I’m not 100% sure if this is providing any new functionality not provided by
existing cloudyr projects or is just wrapping them in a new API. I think
either is fine, but it would help to better understand why you’d want to use
flyio vs, say aws.s3 or the like.

Also, there are some aspects of the API that make me a little itchy. If I’m
reading the examples correctly, it seems like flyio_set_datasource sets a
global variable and then there are generic functions like list_files that do
different things based on that global state?

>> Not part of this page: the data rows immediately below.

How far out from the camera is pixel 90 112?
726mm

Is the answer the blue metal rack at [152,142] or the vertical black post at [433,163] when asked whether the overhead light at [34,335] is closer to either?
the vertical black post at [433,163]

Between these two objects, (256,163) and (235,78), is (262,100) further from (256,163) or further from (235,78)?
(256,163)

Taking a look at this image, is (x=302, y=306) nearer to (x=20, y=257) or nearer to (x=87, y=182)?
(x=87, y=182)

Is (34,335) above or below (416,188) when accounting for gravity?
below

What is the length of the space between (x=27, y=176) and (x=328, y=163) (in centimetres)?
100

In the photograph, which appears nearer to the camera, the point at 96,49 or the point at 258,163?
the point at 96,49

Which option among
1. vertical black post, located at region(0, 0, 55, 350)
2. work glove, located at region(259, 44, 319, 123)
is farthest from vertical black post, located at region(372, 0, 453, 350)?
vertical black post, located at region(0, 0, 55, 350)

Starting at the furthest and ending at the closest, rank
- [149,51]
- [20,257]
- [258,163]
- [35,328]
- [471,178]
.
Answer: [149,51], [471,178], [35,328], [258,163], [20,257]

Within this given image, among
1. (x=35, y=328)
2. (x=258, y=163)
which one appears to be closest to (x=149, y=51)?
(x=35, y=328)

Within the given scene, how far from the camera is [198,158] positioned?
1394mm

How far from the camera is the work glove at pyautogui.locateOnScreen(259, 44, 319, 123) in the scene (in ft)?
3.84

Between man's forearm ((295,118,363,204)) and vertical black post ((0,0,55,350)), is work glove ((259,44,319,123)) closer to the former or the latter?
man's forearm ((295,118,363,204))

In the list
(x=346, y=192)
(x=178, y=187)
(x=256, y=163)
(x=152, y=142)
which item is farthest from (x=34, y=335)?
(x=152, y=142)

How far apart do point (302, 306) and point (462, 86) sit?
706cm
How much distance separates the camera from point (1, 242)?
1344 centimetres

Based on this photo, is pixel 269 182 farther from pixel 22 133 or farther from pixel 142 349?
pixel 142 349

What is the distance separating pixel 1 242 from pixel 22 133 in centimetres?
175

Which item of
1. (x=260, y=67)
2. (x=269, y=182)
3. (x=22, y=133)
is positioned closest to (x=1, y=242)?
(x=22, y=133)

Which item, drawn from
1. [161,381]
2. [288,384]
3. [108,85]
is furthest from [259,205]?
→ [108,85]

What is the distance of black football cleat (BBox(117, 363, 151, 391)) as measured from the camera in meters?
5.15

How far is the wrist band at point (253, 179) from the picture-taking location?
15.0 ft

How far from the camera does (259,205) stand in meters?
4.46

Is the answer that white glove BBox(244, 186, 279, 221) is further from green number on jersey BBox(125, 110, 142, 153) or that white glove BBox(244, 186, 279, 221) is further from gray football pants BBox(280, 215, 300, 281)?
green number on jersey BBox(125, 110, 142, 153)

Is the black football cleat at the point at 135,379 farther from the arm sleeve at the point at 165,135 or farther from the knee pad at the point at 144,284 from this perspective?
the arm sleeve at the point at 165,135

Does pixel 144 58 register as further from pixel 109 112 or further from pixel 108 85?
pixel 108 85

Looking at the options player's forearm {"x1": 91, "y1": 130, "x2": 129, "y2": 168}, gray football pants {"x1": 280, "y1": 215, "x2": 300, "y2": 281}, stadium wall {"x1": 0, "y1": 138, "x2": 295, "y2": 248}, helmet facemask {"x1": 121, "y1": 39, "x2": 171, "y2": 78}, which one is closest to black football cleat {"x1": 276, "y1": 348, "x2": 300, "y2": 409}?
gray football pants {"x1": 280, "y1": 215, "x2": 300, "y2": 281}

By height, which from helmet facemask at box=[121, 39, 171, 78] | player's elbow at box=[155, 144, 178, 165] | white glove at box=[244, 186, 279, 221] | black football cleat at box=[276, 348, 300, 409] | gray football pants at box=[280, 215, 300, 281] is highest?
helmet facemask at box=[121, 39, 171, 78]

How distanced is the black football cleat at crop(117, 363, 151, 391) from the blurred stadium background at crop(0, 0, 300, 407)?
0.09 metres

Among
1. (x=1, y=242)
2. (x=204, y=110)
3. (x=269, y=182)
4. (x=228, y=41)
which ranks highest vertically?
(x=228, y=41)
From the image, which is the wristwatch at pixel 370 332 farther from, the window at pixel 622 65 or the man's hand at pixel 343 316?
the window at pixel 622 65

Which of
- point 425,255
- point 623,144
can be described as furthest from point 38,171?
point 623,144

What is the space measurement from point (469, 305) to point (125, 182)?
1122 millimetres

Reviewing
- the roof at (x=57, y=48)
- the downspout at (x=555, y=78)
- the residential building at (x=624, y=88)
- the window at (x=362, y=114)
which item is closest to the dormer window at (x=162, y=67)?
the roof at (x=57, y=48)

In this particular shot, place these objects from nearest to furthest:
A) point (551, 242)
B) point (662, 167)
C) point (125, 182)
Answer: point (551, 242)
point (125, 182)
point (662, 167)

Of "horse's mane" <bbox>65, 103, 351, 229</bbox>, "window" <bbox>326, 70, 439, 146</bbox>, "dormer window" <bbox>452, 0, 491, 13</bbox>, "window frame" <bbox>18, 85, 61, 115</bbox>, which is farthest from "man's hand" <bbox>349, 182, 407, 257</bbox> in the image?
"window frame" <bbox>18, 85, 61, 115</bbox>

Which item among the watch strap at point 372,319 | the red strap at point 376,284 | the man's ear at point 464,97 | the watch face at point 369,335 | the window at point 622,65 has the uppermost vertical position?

That seems risky to me, and a more idiomatic approach to this would be to have
a function that returns a handle object representing a Google Cloud or AWS
service, then have generic functions take that handle and dispatch to
appropriate methods.

Even then, namespacing in R isn’t really a thing, and I worry that really
plain function names like list_files or export_file are likely to get
clobbered by other packages using names like that. For packages like readr
that are intended to actually replace large swaths of IO functions, that’s
fine. But I’m not sure it makes sense for a more specialized package like
this.

Despite that, I do appreciate you all creating and open sourcing this. Like I
mentioned, any work on cloud packages is welcome from my perspective!
Interested to see how this develops.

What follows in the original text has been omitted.